## Required work
Lines below that hold the word "Band" must be copied in full.

[Start of Attachment]

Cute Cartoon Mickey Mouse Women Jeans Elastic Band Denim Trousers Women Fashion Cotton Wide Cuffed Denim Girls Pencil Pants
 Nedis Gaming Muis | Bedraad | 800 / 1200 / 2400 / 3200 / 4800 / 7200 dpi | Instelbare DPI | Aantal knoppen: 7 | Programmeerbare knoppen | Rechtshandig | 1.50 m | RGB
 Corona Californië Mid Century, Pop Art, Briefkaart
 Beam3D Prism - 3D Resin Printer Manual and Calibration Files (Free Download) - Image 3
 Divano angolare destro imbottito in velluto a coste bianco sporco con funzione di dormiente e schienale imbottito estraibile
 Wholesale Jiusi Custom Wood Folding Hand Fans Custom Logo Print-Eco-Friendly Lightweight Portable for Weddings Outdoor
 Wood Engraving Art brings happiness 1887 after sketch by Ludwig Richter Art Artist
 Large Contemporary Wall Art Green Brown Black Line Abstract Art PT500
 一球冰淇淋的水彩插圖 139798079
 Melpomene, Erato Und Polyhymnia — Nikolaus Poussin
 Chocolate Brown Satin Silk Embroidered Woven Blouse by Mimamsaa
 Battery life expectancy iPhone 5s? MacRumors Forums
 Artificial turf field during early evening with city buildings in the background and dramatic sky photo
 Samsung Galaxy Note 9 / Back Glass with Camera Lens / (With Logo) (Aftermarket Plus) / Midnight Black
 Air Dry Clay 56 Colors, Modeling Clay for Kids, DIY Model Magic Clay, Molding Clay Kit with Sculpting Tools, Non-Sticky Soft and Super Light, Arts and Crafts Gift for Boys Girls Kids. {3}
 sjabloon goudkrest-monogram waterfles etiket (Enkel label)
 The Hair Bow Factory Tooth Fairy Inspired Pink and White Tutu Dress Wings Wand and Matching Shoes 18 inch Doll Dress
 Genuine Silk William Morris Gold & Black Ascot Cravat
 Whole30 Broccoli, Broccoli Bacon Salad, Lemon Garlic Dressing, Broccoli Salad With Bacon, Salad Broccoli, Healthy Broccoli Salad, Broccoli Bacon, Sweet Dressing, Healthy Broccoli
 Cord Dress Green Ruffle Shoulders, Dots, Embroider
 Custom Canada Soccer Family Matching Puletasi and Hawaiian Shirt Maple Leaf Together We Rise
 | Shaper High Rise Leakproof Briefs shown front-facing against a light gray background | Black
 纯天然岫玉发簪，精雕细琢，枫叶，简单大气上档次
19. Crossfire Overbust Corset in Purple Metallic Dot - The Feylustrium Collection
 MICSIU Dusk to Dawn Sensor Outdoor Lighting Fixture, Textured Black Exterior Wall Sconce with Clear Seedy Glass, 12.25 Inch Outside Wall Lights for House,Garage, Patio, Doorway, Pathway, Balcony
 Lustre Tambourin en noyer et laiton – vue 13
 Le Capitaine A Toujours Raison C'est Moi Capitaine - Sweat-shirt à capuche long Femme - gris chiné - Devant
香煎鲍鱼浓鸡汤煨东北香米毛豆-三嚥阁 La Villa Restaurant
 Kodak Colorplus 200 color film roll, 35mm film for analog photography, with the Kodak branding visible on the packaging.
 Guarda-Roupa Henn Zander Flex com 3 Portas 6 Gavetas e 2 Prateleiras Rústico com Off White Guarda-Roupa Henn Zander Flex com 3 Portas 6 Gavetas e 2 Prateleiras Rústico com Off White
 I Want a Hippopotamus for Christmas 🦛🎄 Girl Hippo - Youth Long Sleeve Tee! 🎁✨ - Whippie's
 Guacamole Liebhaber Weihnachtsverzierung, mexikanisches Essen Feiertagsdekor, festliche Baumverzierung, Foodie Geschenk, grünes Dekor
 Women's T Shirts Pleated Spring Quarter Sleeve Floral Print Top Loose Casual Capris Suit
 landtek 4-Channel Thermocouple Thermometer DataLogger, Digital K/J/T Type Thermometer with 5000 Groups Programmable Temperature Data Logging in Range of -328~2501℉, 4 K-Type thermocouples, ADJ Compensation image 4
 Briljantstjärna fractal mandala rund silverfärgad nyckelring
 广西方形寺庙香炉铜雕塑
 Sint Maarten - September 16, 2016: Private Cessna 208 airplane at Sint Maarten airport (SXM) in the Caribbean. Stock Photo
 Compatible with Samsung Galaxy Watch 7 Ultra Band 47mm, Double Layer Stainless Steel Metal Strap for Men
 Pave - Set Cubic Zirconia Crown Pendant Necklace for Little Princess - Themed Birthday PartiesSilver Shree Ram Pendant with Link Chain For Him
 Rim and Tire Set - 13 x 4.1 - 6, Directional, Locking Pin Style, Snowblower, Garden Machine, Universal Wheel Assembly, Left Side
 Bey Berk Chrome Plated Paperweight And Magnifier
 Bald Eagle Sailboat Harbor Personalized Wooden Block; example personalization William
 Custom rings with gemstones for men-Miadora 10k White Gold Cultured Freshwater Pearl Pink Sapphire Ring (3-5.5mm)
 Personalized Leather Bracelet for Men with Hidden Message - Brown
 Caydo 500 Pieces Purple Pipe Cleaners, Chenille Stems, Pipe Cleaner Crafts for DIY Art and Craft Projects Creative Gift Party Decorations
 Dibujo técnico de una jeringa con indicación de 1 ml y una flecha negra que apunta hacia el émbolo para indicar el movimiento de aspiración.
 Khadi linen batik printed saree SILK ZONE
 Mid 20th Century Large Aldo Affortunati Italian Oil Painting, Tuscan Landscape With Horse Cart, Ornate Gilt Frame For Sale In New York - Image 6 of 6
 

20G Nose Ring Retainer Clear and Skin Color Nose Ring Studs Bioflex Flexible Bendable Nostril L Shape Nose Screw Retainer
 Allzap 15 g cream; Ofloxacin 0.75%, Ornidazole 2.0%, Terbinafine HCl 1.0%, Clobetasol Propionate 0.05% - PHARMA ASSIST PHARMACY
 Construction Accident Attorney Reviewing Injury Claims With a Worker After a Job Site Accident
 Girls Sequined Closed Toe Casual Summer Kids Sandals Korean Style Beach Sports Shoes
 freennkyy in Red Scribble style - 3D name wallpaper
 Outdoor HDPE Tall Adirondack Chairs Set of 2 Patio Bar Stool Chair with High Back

[End of Attachment]

## Written answer
Cute Cartoon Mickey Mouse Women Jeans Elastic Band Denim Trousers Women Fashion Cotton Wide Cuffed Denim Girls Pencil Pants
 Compatible with Samsung Galaxy Watch 7 Ultra Band 47mm, Double Layer Stainless Steel Metal Strap for Men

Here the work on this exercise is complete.